## Document passage
--- begin ---
Fed Toolkit, Meet Angkor Rice
Posted by: Tom Keene on October 17, 2010
Valles Marineris Wide
There is risk, uncertainty and ambiguity. Click on each link for some background, but the present-ground is simple: No one has a clue. The polarity between say, Ethan Harris of Bank of America/Merrill Lynch (BoAML? BOAML? BAML? Save us, can it just be BoA or ML? I’ll even go with MLPF&S) … Where was I? Yes, Ethan Harris and James Grant of Grant’s Interest Rate Observer aren’t just Grand Canyon wide. No, they’re 6.2 miles deep and apart ~2,500 miles. They’re Valles Marineris wide.
James suggests QE2 is printing money. Ethan suggests confidence that a central bank can remove the E in QE2. I hereby look down the road to QR1 (Quantitative Restriction 1).
QE2 Chartapalooza
Nominal Spirits

GDP CUR$ INDEX GP: This chart is everywhere. I first saw it with Olivier Blanchard at AEA. I used it with Ethan Harris and Steven Englander of CitiFX on Friday on Surveillance Midday (shameless plug). Neil Irwin does a wonderful treatment at the Washington Post. Check out the Washington Post/Bloomberg combined business section.
The nation’s economy had a persistent glide path that has been…interrupted. We are back to new highs in inflation-included GDP but that empty feeling is the gap from the glide path (about a trillion USD, the red line). Call it a search for nominal spirit (Todd E. Clark is very good,).
--- end ---
## Source data
--- begin ---
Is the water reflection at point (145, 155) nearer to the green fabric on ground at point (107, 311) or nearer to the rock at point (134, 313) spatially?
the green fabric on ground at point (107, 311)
--- end ---
## Problems to work on
**1)** In the Fed toolkit post, copy the passage between "James suggests QE2" and "(Quantitative Restriction 1).", inclusive.
**2)** Resume the post on the Fed toolkit and QE2, continuing from its final sentence.

## Set of answers
**1)**
James suggests QE2 is printing money. Ethan suggests confidence that a central bank can remove the E in QE2. I hereby look down the road to QR1 (Quantitative Restriction 1).

**2)**
Pesek Moves the GDP Needle

SGD CRNCY GP Q ROLL: Here is Singapore Dollar to new strength against the USD. Beijing did not blink; Singapore did and you can see below the linkage this week of USD-SGD and USD-CNY. Let’s have a moment of silence for Bloomberg columnist William Pesek who moved the needle on Singapore GDP, here.
Singapore Leads; Beijing Follows

USD-SGD CRNCY GIP (yellow); USD-CNY CRNCY GIP (red): Note the plunge of Singapore strength as they widened their managed band.
QE2’s Fourth-Round Effect

.ADJRIRR INDEX GP Q ROLL: There is an action or event. A Newtonian first thing. Then there are knock-on effects. Used interchangeably are second-order or second-round…you get the idea. Here is something to watch.
The developed nations cannot QE in a vacuum. We have seen immediate adjustment (currencies, commodities, equities, etc.). But what about less-mediate adjustment? Here is Chicago Rough Rice adjusted for inflation and set in today’s dollars. It’s essentially real rice, except America (and the assembled in The Eccles Building) doesn’t care about rice. Others do.
We’re out one deviation after the near-4 deviation move of a few years back. Note the gift of cheap rice 2000 - 2006. And, oil hasn’t moved…yet. Is the ultimate outcome of Grantian or Harrisian QE2 a sustained higher rice price for say, Cambodia? Fed Toolkit, meet Angkor Rice.
Discuss.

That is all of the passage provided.